Pundits like to expound that we are in the middle of a YouTube election. But as some savvy political consultants have realized, this is really the beginning of the Google era of campaigning, where the battleground is the region of pixels alongside search results. Businesses already drop $7 billion a year in search ads, and politicians are finally figuring out that this vehicle is an ideal way to reach potential voters—and especially donors.
"It's still fairly new territory for candidates," says Peter Greenberger, who heads the political advertising team at Google. But a potentially rich one. "People spend as much time online as they do watching television," he says. Campaign TV commercials—either grim and grainy attacks on opponents or Pollyannaish portraits of a candidate and his or her Stepford family —are easily ignored (and often despised) by couch potatoes.

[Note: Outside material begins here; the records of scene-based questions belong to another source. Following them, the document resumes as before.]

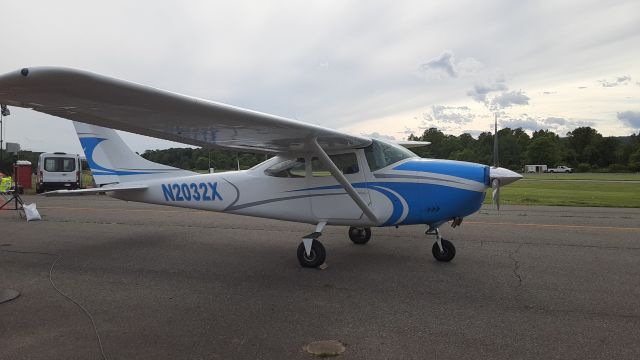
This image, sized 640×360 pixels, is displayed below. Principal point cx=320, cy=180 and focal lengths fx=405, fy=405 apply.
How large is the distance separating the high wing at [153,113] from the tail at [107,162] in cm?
226

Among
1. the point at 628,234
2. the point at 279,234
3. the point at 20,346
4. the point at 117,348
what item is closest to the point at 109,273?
the point at 20,346

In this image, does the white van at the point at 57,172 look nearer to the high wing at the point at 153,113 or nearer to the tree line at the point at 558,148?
the high wing at the point at 153,113

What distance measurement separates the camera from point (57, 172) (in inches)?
880

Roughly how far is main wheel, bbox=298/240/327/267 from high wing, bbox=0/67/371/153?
5.27 ft

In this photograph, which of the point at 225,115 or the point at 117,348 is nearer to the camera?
the point at 117,348

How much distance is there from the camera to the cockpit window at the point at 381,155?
653 centimetres

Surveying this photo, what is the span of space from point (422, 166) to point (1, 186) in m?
14.3

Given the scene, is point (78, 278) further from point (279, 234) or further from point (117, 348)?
point (279, 234)

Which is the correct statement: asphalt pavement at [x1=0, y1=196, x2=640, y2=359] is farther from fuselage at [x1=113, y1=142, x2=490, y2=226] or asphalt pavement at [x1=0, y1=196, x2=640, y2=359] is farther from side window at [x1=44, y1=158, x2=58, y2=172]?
side window at [x1=44, y1=158, x2=58, y2=172]

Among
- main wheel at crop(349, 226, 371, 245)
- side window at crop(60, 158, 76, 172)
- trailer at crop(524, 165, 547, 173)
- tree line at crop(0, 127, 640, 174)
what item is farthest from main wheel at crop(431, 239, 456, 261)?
trailer at crop(524, 165, 547, 173)

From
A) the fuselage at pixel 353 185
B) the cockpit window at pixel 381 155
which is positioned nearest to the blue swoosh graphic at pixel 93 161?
the fuselage at pixel 353 185

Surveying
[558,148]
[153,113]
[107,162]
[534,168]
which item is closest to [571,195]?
[107,162]

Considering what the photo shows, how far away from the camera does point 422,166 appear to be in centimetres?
630

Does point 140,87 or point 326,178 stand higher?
point 140,87
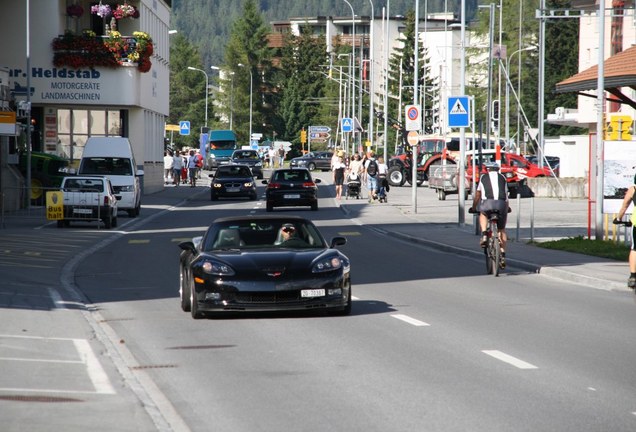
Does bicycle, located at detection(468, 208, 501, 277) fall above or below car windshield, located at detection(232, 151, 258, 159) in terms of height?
below

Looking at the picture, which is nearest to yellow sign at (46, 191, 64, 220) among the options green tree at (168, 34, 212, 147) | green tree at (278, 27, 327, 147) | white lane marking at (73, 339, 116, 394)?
white lane marking at (73, 339, 116, 394)

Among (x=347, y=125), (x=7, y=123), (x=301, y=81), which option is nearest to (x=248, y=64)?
(x=301, y=81)

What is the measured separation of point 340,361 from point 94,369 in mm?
2080

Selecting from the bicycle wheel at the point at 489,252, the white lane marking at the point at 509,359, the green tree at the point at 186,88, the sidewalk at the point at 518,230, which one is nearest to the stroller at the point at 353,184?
the sidewalk at the point at 518,230

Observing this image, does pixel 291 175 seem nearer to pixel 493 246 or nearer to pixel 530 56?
pixel 493 246

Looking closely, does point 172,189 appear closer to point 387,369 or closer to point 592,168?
point 592,168

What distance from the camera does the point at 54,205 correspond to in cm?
3562

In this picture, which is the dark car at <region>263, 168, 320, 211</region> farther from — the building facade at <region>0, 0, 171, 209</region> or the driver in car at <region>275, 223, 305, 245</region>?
the driver in car at <region>275, 223, 305, 245</region>

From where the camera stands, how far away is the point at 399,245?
97.5 feet

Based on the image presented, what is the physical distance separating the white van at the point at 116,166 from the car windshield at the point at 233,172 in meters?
14.5

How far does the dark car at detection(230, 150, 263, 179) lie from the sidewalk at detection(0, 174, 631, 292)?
759 inches

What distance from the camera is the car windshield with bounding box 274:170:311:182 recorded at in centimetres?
4766

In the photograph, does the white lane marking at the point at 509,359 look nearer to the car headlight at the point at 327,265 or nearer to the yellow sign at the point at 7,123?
the car headlight at the point at 327,265

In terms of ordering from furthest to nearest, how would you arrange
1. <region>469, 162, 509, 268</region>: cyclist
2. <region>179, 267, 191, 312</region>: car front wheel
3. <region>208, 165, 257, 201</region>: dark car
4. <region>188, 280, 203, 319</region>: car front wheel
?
<region>208, 165, 257, 201</region>: dark car < <region>469, 162, 509, 268</region>: cyclist < <region>179, 267, 191, 312</region>: car front wheel < <region>188, 280, 203, 319</region>: car front wheel
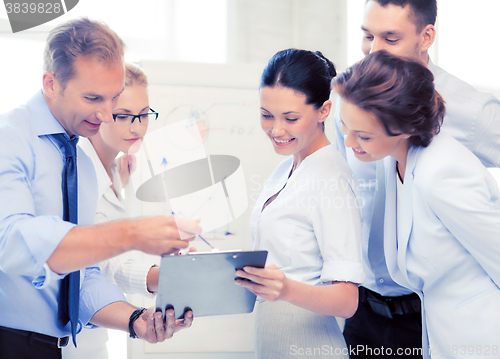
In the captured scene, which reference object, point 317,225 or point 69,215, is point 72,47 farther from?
point 317,225

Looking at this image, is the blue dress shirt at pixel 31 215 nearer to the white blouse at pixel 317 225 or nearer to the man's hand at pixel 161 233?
the man's hand at pixel 161 233

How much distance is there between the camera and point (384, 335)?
148 cm

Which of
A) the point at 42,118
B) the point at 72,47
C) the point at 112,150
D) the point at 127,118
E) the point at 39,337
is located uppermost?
the point at 72,47

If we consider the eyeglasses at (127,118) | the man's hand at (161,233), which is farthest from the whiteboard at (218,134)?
the man's hand at (161,233)

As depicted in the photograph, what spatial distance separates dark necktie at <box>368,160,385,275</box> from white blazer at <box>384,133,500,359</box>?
0.72 ft

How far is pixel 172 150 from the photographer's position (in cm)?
137

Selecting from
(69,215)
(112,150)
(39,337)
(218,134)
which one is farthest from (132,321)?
(218,134)

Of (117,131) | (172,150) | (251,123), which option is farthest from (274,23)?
(172,150)

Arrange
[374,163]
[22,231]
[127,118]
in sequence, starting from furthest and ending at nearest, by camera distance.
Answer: [127,118], [374,163], [22,231]

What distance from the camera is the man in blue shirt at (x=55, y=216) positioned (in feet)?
2.91

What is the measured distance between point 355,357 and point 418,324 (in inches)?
10.9

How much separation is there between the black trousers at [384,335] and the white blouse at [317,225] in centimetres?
38

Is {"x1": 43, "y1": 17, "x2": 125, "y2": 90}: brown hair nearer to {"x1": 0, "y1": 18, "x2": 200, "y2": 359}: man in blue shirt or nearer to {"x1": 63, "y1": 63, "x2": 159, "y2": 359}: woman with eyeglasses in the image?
{"x1": 0, "y1": 18, "x2": 200, "y2": 359}: man in blue shirt

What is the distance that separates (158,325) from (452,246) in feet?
2.73
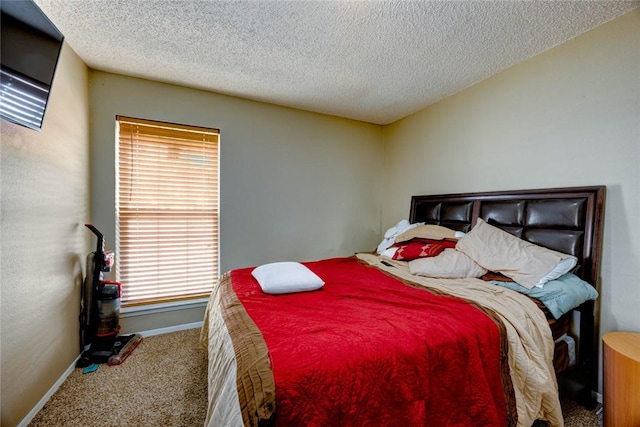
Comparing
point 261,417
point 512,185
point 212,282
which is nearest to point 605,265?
point 512,185

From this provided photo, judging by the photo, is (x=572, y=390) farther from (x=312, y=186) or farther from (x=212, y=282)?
(x=212, y=282)

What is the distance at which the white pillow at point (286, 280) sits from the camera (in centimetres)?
168

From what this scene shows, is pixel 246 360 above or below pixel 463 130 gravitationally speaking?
below

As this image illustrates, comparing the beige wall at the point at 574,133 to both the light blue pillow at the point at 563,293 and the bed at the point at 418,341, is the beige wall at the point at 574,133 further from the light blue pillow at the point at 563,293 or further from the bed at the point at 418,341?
the light blue pillow at the point at 563,293

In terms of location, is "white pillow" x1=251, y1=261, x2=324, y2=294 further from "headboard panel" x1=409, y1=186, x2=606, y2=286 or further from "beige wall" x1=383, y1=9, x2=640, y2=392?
"beige wall" x1=383, y1=9, x2=640, y2=392

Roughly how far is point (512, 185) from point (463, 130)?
793 millimetres

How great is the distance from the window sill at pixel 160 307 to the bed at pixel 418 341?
2.96ft

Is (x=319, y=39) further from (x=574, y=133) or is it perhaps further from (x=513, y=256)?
(x=513, y=256)

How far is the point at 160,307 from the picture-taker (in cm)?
263

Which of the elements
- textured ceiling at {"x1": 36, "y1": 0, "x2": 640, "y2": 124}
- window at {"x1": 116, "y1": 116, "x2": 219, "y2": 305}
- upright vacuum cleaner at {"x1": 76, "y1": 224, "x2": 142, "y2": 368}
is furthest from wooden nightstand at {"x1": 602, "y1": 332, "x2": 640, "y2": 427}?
upright vacuum cleaner at {"x1": 76, "y1": 224, "x2": 142, "y2": 368}

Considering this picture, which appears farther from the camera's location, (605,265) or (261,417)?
(605,265)

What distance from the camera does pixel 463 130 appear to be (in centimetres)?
272

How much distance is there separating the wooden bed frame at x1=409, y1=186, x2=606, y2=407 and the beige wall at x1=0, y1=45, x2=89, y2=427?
3.40m

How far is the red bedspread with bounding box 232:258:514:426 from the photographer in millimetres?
906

Search ads, on the other hand, appear when you are specifically looking for political information, since they are keyed to words that users type into a search field. Companies and candidates buy the actual words from the search company (Google, Yahoo, Microsoft) in an auction-style process. Those with winning bids get their ads—a couple of lines of text and a link to the advertiser's Web site—posted alongside the search results for the word. (More than one advertiser can "own" a word at one time, but only the highest bidders can fit on the first page of results.) The bidding determines how much the advertiser pays each time a consumer clicks on the ad; nothing is charged until that "click-through" occurs, and when the specified number of clicks expires, the ad goes away. (A bonus for the advertiser: even if people don't click, the ad still makes a brief impression with the snippet of text that appears on the page.) Advertisers can even "geo-target" their messages to people in specific regions. Those who've figured it out are cleaning up: McCain's people have stated that for every dollar they spend on this form of advertising, they bring in three or four bucks in contributions.
After a slow start, candidates finally have begun exploiting this new medium. One sign that it's still early is that the bidding for the most crucial search terms—candidates' names and words that describe issues voters care about—hasn't reached cutthroat proportions. "Right now they're getting the words dirt-cheap," says Peter Leyden, director of the New Politics Institute, a think tank that helps Democrats. "It's amazing how many people don't buy their name and the name of their opponents. That's a no-brainer."
A quick look at what pops up by typing in the names of major candidates bears him out. Most candidates do place an ad that shows up when people type their names into Google or Yahoo. But only a few have realized that buying "competitive words"—meaning your opponents' names —can be even more effective. "It's a tactic, but not nefarious," says Eric Frenchman, a McCain consultant active in buying search terms. "Buying competitive words is a key to getting people information." Frenchman says that such ads often "convert"—meaning that a well-placed ad will get donations from people searching for a rival's name who really are supporters of someone else, willing to contribute at the spur of the moment.